## YOUR INSTRUCTIONS
In the lines from the beginning through the one containing "346, 550</bbox> <", change "nearest" to "closest". Give back only those lines, with nothing else altered.

## RECORD LIST
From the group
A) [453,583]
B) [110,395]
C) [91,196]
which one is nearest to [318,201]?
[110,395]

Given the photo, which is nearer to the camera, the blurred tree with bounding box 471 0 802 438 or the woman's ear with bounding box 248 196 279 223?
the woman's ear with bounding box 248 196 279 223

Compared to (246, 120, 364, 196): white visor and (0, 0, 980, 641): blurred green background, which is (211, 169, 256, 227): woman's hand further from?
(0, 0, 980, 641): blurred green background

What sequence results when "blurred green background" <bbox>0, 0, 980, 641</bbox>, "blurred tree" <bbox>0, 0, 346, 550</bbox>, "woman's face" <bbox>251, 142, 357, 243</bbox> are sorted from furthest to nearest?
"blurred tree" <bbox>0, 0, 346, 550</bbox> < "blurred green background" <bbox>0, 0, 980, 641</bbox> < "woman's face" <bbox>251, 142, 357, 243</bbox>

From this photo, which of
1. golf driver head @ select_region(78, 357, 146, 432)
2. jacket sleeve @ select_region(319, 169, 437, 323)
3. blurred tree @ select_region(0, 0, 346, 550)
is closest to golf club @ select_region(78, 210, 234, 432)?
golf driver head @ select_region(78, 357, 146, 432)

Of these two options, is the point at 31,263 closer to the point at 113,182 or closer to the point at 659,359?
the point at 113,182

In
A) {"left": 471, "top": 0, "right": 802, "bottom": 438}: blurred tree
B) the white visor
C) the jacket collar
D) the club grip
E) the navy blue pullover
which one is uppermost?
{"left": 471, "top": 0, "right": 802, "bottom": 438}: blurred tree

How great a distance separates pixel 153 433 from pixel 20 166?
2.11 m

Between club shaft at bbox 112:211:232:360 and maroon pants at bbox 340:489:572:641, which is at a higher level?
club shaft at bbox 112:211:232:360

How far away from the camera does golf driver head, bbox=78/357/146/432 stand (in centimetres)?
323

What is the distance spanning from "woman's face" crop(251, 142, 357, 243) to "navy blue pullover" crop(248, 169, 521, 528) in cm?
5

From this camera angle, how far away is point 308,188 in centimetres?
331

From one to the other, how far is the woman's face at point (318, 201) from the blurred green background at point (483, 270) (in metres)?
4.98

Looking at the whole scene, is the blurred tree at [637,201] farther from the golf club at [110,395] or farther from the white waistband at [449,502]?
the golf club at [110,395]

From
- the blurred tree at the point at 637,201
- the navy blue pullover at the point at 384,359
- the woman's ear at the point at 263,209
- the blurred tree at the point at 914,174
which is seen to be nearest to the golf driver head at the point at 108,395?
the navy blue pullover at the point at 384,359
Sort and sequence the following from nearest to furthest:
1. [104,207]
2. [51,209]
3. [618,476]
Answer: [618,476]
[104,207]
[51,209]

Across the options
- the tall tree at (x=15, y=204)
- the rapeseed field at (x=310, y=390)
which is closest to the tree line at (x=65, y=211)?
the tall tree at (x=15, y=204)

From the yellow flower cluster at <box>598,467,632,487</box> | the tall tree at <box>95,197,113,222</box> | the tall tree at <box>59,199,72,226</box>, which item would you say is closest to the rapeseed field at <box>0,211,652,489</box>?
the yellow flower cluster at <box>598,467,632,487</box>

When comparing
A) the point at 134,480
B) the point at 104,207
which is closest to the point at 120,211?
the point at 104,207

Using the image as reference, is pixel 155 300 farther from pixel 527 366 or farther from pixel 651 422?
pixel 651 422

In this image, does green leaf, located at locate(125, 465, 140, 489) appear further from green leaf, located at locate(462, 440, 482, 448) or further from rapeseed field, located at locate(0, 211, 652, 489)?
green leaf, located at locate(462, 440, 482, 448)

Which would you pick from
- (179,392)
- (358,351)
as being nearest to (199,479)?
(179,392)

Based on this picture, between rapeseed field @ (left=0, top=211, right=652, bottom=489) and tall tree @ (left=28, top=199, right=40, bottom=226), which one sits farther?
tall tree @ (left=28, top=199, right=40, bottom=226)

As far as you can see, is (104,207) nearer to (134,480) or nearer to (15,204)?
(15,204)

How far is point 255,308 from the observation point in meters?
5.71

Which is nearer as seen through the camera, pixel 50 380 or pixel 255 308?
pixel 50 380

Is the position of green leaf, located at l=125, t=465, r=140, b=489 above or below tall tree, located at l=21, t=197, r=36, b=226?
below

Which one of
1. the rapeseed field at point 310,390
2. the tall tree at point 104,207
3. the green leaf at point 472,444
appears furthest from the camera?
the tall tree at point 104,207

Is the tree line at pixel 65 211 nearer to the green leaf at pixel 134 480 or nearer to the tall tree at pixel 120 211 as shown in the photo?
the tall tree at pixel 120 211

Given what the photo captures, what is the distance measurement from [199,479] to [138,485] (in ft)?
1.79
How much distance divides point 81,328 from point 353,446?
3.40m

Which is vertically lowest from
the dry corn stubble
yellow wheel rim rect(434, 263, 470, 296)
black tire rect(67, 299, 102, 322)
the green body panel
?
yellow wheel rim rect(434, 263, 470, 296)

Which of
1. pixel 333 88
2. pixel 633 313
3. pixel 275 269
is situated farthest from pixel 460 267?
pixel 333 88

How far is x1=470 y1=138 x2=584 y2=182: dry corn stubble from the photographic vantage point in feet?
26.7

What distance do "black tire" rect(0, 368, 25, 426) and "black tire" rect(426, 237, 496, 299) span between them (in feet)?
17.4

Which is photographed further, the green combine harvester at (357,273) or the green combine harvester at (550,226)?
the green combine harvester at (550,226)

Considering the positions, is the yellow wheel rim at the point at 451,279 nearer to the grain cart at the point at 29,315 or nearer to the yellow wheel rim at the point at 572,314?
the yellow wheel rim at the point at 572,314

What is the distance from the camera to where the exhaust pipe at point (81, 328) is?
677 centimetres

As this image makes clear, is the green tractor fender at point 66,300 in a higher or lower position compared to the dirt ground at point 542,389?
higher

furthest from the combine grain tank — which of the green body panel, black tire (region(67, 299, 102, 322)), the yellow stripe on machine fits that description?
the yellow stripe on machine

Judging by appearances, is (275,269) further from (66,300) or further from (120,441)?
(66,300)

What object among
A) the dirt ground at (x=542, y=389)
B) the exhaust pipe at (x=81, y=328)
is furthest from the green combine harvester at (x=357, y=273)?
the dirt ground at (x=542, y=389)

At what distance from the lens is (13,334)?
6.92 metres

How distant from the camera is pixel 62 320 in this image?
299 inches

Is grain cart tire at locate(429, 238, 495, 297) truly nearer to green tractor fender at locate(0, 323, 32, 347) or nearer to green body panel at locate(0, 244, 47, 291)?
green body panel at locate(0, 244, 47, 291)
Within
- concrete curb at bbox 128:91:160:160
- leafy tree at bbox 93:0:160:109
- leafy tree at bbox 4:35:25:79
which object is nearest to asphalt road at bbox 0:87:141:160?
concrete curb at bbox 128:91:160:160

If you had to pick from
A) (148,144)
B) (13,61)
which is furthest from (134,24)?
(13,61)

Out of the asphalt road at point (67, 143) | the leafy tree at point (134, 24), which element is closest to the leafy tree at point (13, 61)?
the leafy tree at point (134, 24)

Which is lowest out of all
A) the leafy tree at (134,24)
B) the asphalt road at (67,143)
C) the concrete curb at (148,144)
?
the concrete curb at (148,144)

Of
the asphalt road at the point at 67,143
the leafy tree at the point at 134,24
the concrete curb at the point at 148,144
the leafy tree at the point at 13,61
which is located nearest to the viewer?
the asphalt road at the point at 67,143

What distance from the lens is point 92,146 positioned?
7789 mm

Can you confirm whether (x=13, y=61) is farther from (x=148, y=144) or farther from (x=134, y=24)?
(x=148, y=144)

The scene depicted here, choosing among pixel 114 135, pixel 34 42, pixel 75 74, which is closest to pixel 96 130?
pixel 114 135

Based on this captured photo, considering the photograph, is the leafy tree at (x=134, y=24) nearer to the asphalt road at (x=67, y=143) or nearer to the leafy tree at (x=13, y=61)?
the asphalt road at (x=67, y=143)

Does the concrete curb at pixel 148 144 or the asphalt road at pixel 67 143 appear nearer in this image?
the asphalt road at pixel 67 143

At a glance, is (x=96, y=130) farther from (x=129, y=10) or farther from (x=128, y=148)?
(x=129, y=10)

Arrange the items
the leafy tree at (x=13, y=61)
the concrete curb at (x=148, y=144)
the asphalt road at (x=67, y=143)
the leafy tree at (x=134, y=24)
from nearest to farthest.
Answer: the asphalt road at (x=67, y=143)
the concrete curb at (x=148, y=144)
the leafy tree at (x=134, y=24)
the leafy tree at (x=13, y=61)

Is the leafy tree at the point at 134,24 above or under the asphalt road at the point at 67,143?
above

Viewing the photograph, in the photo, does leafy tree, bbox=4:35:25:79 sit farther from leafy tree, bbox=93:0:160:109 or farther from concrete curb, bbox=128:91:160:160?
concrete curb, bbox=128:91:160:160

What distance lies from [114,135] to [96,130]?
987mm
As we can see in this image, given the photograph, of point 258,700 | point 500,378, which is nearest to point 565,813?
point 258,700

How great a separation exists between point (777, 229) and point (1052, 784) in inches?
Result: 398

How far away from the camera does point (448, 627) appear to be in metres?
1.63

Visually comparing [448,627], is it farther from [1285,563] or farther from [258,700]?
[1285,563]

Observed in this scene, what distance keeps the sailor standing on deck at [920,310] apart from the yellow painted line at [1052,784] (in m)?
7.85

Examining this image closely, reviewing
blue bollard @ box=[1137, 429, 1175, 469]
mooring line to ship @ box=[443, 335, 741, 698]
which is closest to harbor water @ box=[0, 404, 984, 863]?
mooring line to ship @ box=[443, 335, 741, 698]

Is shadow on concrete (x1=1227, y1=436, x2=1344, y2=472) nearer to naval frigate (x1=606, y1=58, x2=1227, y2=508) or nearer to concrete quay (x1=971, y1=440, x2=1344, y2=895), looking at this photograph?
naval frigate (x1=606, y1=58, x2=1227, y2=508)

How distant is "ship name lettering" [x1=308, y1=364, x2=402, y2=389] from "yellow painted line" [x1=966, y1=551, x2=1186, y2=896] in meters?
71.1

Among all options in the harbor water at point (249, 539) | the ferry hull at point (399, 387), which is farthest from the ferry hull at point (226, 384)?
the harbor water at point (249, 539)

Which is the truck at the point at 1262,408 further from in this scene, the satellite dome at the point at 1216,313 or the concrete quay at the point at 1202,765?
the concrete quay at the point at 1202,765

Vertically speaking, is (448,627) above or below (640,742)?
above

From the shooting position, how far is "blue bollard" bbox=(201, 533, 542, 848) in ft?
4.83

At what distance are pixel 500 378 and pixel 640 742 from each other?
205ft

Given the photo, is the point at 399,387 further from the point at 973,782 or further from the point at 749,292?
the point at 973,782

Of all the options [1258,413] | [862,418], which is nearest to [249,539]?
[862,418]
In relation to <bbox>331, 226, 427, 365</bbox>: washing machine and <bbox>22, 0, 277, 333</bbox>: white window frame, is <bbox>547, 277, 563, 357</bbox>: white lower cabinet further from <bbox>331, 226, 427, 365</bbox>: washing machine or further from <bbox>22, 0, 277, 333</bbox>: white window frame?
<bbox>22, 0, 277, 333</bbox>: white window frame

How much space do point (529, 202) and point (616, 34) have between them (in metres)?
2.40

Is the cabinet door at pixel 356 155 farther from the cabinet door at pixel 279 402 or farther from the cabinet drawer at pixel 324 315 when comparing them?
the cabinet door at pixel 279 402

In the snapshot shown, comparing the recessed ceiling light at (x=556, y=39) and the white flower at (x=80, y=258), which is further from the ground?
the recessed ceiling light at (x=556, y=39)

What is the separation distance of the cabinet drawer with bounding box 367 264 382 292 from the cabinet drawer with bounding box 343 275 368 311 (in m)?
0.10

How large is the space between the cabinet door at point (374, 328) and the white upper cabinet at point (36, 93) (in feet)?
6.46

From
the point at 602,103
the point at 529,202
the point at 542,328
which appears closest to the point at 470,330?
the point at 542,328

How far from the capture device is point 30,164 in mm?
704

## THE COMPLETED TASK
From the group
A) [453,583]
B) [110,395]
C) [91,196]
which one is closest to [318,201]?
[110,395]

Given the photo, which is nearer to the camera, the blurred tree with bounding box 471 0 802 438 or the woman's ear with bounding box 248 196 279 223?
the woman's ear with bounding box 248 196 279 223

Compared to (246, 120, 364, 196): white visor and (0, 0, 980, 641): blurred green background, which is (211, 169, 256, 227): woman's hand further from?
(0, 0, 980, 641): blurred green background

What sequence results when "blurred green background" <bbox>0, 0, 980, 641</bbox>, "blurred tree" <bbox>0, 0, 346, 550</bbox>, "woman's face" <bbox>251, 142, 357, 243</bbox> are sorted from furthest to closest?
"blurred tree" <bbox>0, 0, 346, 550</bbox> < "blurred green background" <bbox>0, 0, 980, 641</bbox> < "woman's face" <bbox>251, 142, 357, 243</bbox>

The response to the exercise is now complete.